For the millionth time, I have watched, and rewatched, and glued myself to my laptop, the last season of the Bachelorette.  Fortunately, I am not the only female/or male to have done this.  I do read the other websites where you can leave comments.  The comment sections are such a riot to read anyway.  I don't feel so alone in my obsession with one F and Em............I just can't figure out what went wrong when everything seemed so right with those two.  But, I was not a fly on the wall when it all went down.  I do think that the break up was pressure related with all the garbage being printed about the two.  How can you possibly have a life when you are scrutinized 24/7 by press that stink of animal smells constantly.  I don't need to name names when it comes to garbage press.........my heart tells me that the breakup is a cover for them.  Somewhere, and sometime down the road , these two shall meet and be a couple once again.  Can you tell my fingers, legs, arms, eyes are so crossed with hope??? !!!!!! Maybe I am a foolish romantic.  We need more one F's in this world and  more gracious woman such as Em............one thing for certain, my obsession with these two is slowly diminishing.  It was fun while it lasted.  I just want to them to be happy, content, and full of life.  Whether it be together or apart.......life is way too short to not be happy.

Monday, October 29, 2012

Obsession with one F

First blog, but definitely not my first obsession....purpose of the blog, to detail my now new addiction to reality TV, ie Bachelorette and the latest demise of the cutest darn couple that ever appeared on the show.  Loved watching the show, loved Jef with one "F" Holm fall crazy in love with Ms.
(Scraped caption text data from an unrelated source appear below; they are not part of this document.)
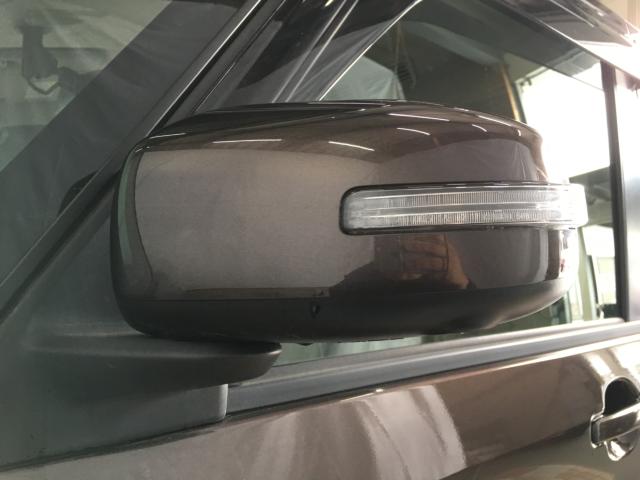 ルークス（新潟県新潟市西区）画像28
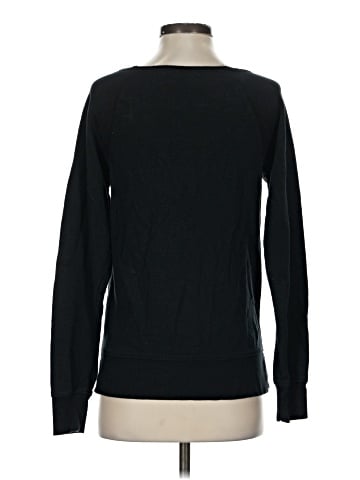 ALTERNATIVE Pullover Sweater (view 2)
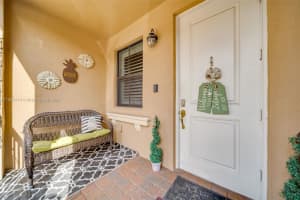 25351 SW 115 Ct, Homestead, FL 33032, Sold 03/04/24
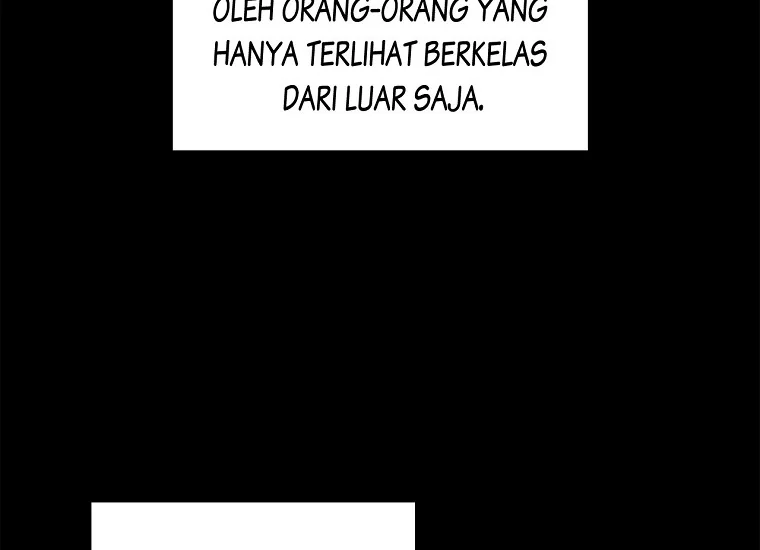 King Of Drama Chapter 96 Gambar 24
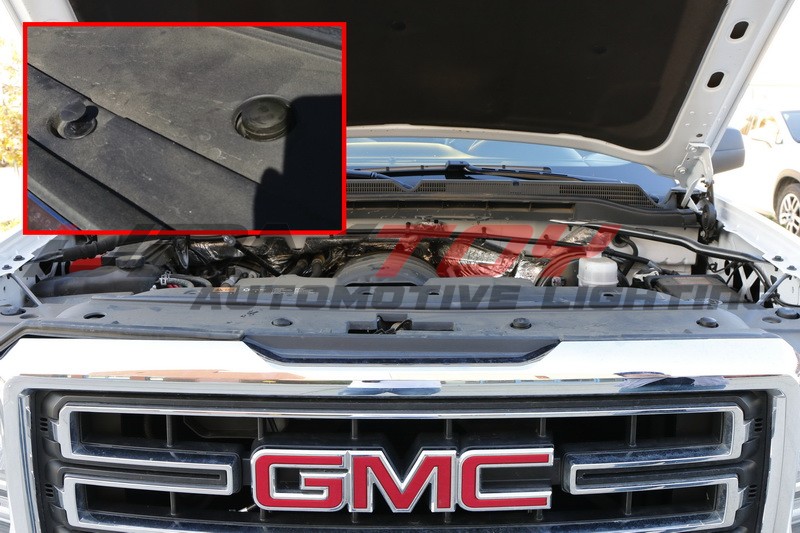 Install-behind-grille-LED-light-bar-GMC 07.jpg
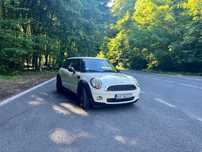 MINI ONE Mini ONE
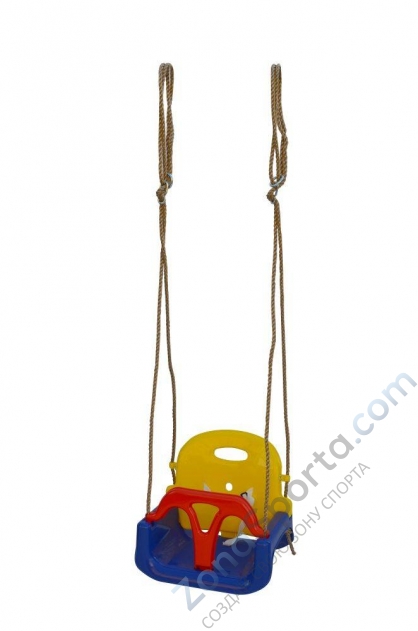 Игровой комплекс Perfetto sport Bari-9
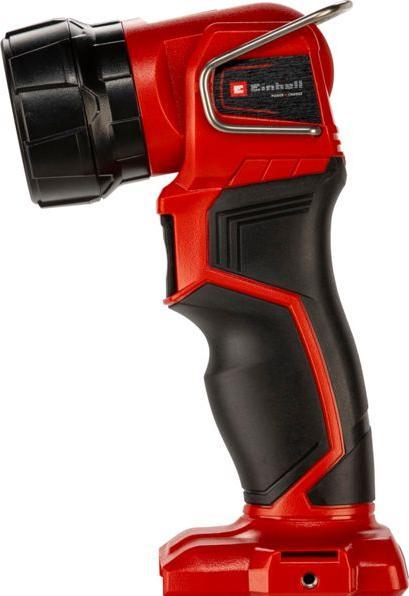 Produktbild Einhell TE-CL 18 Li H Solo (280 lm)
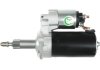 AS-PL S0870S (фото 4)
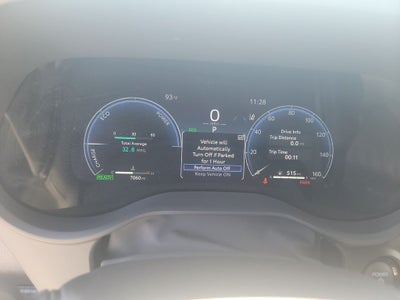 2025 Toyota Sienna XSE 7 Passenger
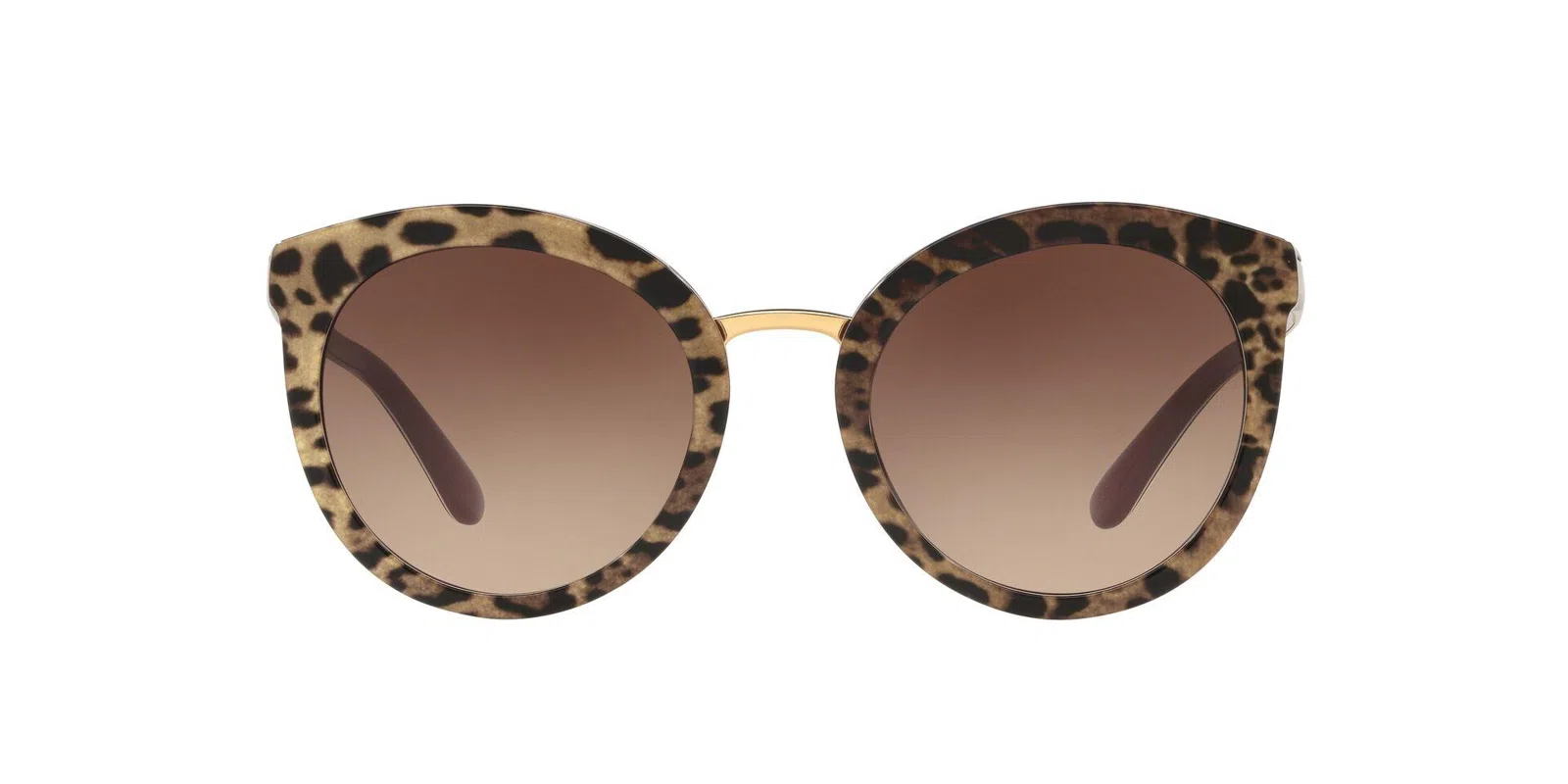 Dolce & Gabbana 4268 Sunglasses - view 96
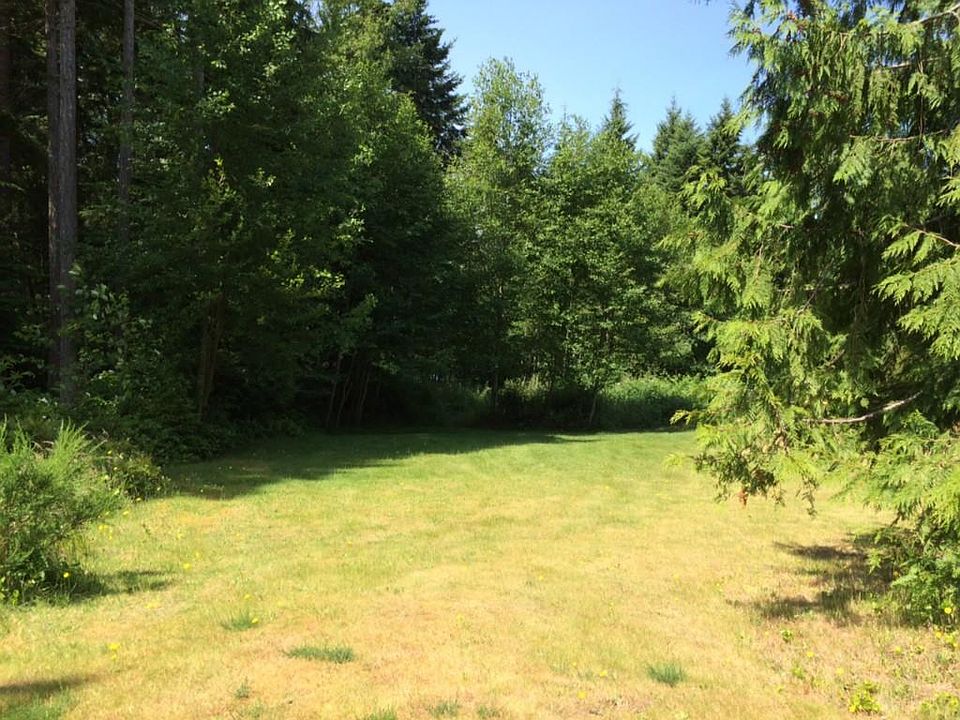2nd image of 4569 Kinzie Rd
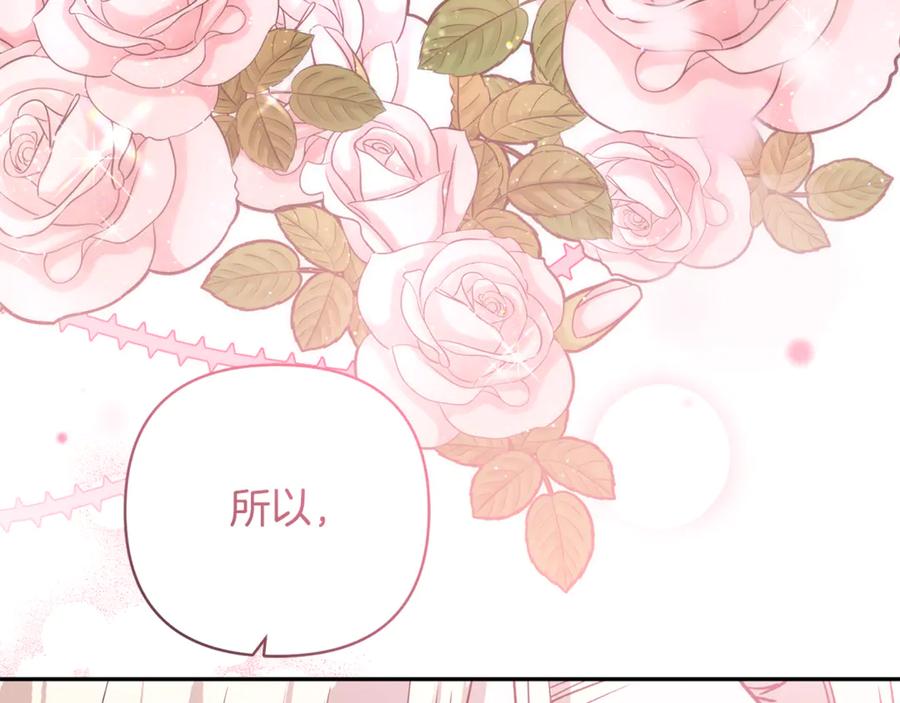 第223页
Emily Maynard and hoped with all my might, that their storybook ending would come to real life.  By the way, I did catch a few episodes of her via you tube with Brad Womack......no chemistry at all.  With that said, I have developed a mild if not extreme addiction to wanting them to be happy.  Both of them. Not just one F, but Em, too.......and Ricki, also.  I thought just like everyone else that this was going to be a match made in heaven.  But the flood gates have opened up and it's not meant to be I guess.  Still keep hoping that a miracle will happen though.  Never doubt the impossible..........for those who care, I'm not older than dirt, but close to it and old enough to know better.  But why do I want to know better?  This is way far more fun than being a stuffy, married woman with nothing better to do (when not working my ass off).  I've developed a passion for social media.  Am I being nosy?  Maybe.  Am I curious?  You bet.  So as I read the Sulia accounts of several people that I follow, the horrible tabloids that reek of dead animals (these fuel my passion to search for the truth.  Something they obviously don't give a rats ass about), and read the lovely twitter posts of several people I also follow, I will continued to support our local homeboy and wish him only the best.   And, then there is also the great People Water company that I have followed for a long time now.  Way before I knew that one "F" was part of this great company.  And, yes I do drink their water and my watch from them tells fabulous time......like now.....it's time to move on with my obsession and see what other kind of trouble I can find myself in...................more later................maybe on why one "F" has such a sense of humor that sometimes makes my cry with laughter!!